Her body felt like a suit of borrowed clothes. She had been elsewhere—she wasn’t sure where exactly, or for how long—and during that time, she must have been formless. The thought didn’t entirely make sense to her, but now was not the time to muse on such things. What mattered were this place and this time.
“You looking out for Perry and Peaches?”
“No, hon. Perry’s fine. He and Peaches just need some time. He’ll be back directly.” Mama Lisa chose not to mention that when Perry returned, it would be alone. “I was just thinking about that chocolate cake.”
Yvette bowed her head, stifled a grin. “I’m not sure what cake that would be.”
“Mmm-hmm,” Mama Lisa hummed. “My cakes used to come out wrong every time I baked them. They’d fall, or they’d be dry, and I never quite knew what I did wrong. Your grandmother tried to show me, but it just didn’t take. I had to find my own way.”
“But you figured it out.”
“I figured it out. That cake when you were three years old was the first one that came out just—” She sighed. “—perfect.”
“It was so pretty.”
“It was. I made my own icing from scratch. Iced it myself.”

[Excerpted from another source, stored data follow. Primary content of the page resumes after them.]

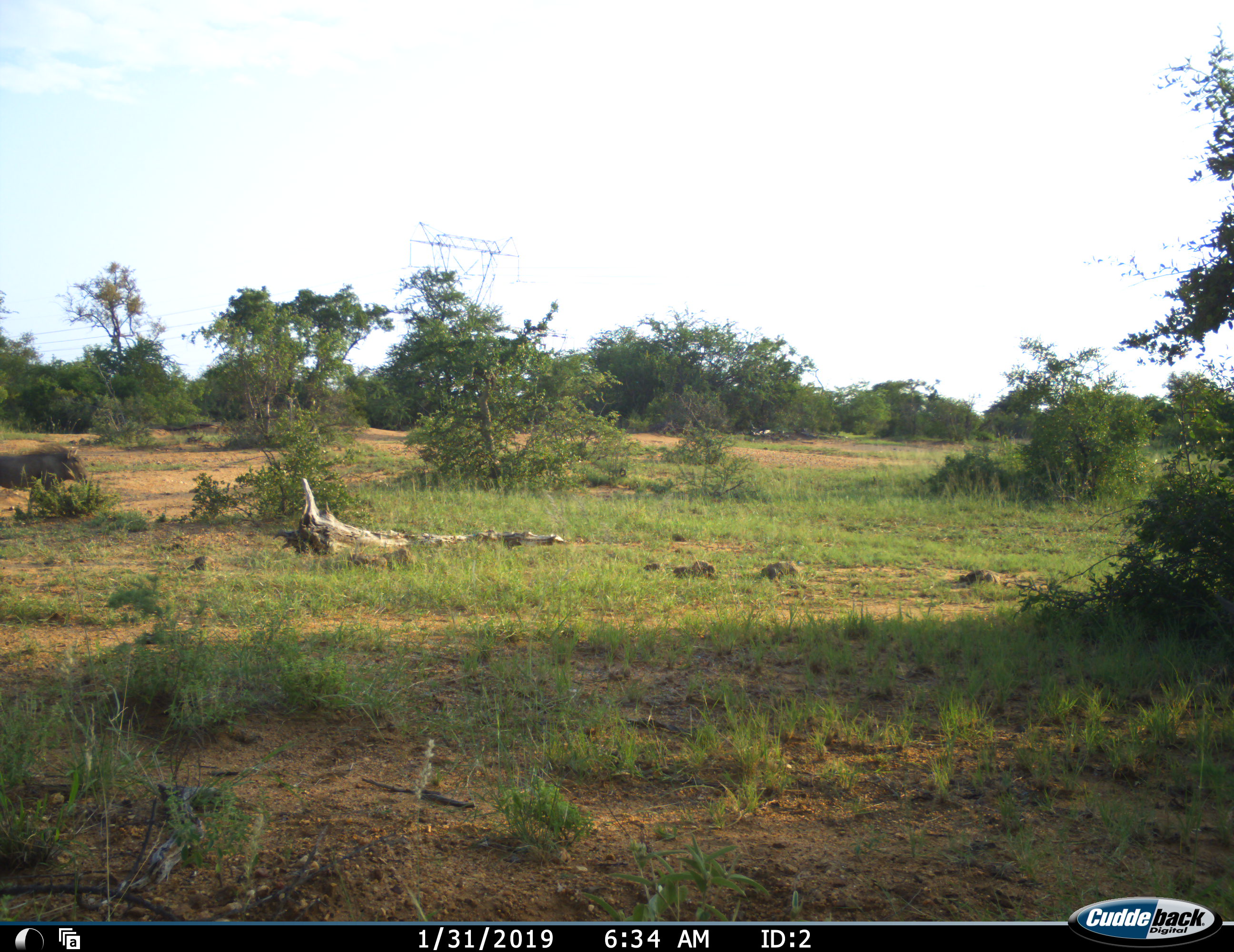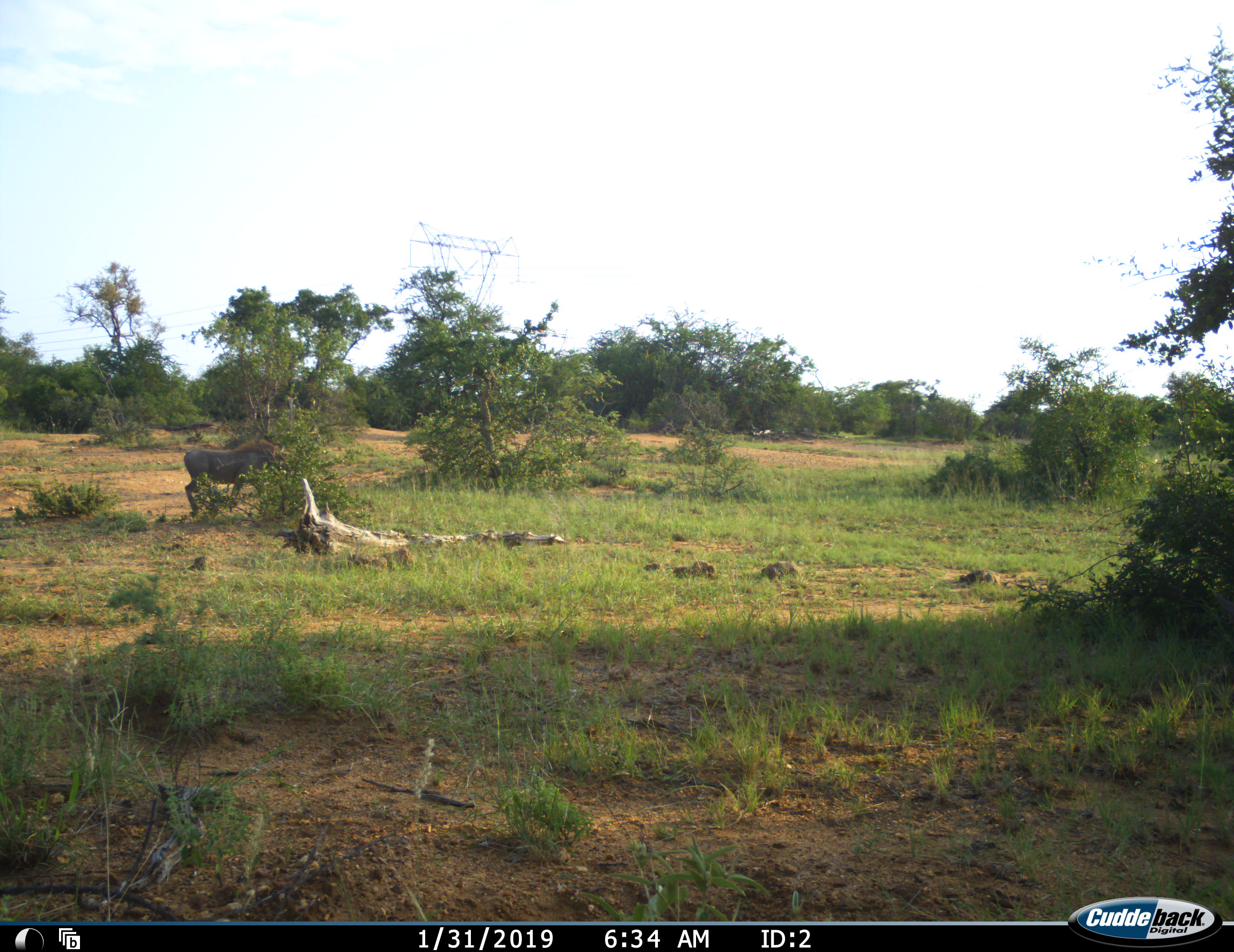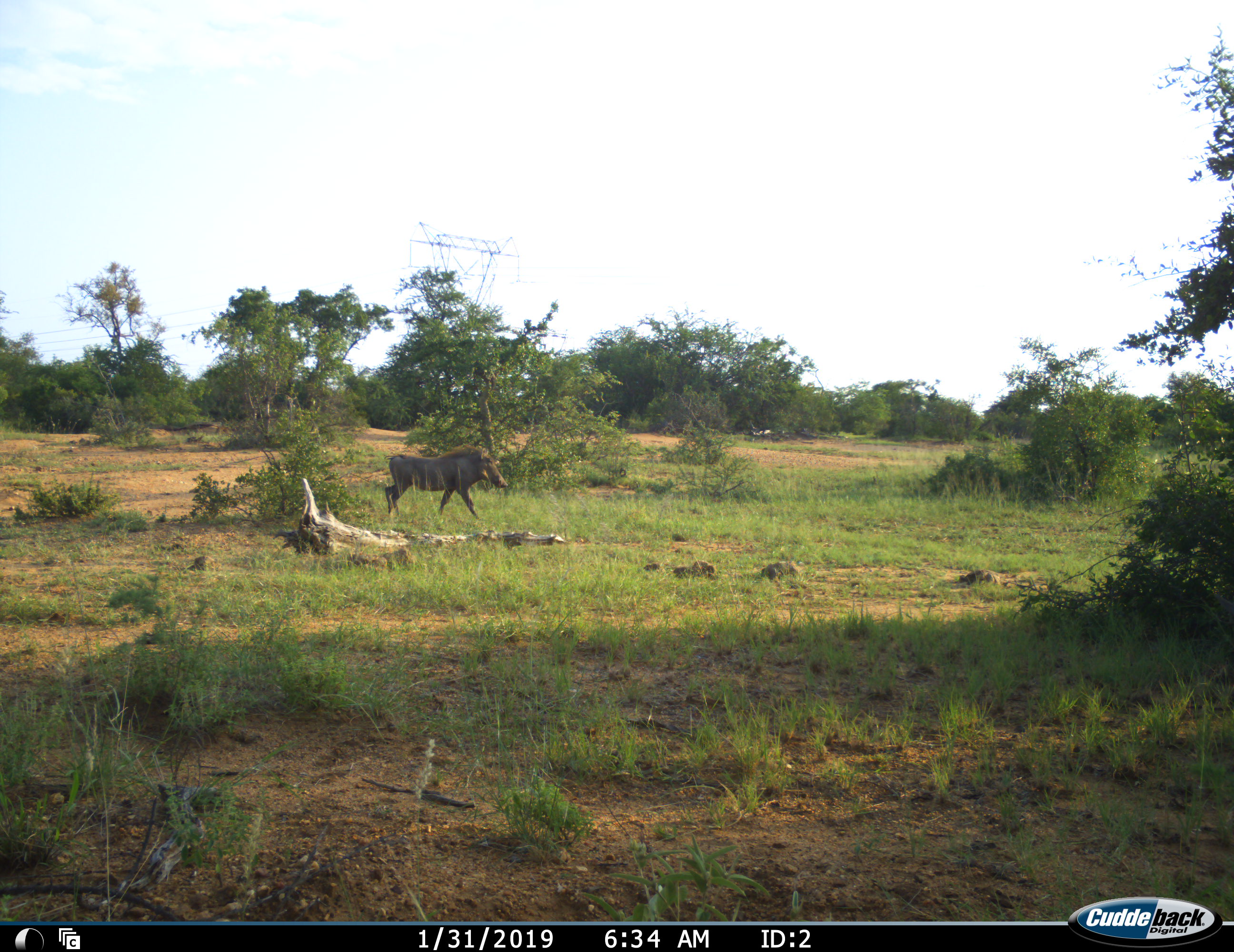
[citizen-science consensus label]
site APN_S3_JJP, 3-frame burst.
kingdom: Animalia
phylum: Chordata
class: Mammalia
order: Artiodactyla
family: Suidae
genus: Phacochoerus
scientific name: Phacochoerus africanus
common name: warthog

“And I stuck my little hands right down in it.” Even now, the memory thrilled Yvette. “I scooped out giant chunks and just shoveled them right into my face.”
“And you wore the chocolate on your face like a fake hobo beard on Halloween.”
“I never!”
“‘Mama Lisa, I don’t know nothing bout no cake, I promise! You baked a cake? What a cake is, anyhow? Who took it? Where?’”
“If it wasn’t for your hands and face, you mighta convinced me,” Mama Lisa said.
“Except I stepped in a chunk and tracked chocolate from the kitchen to the bathroom and into my bed.”
They laughed together.
“Does—?” Yvette began. She bit the question in half. She looked down, nodded. “Okay, then. Guess we better get cooking.”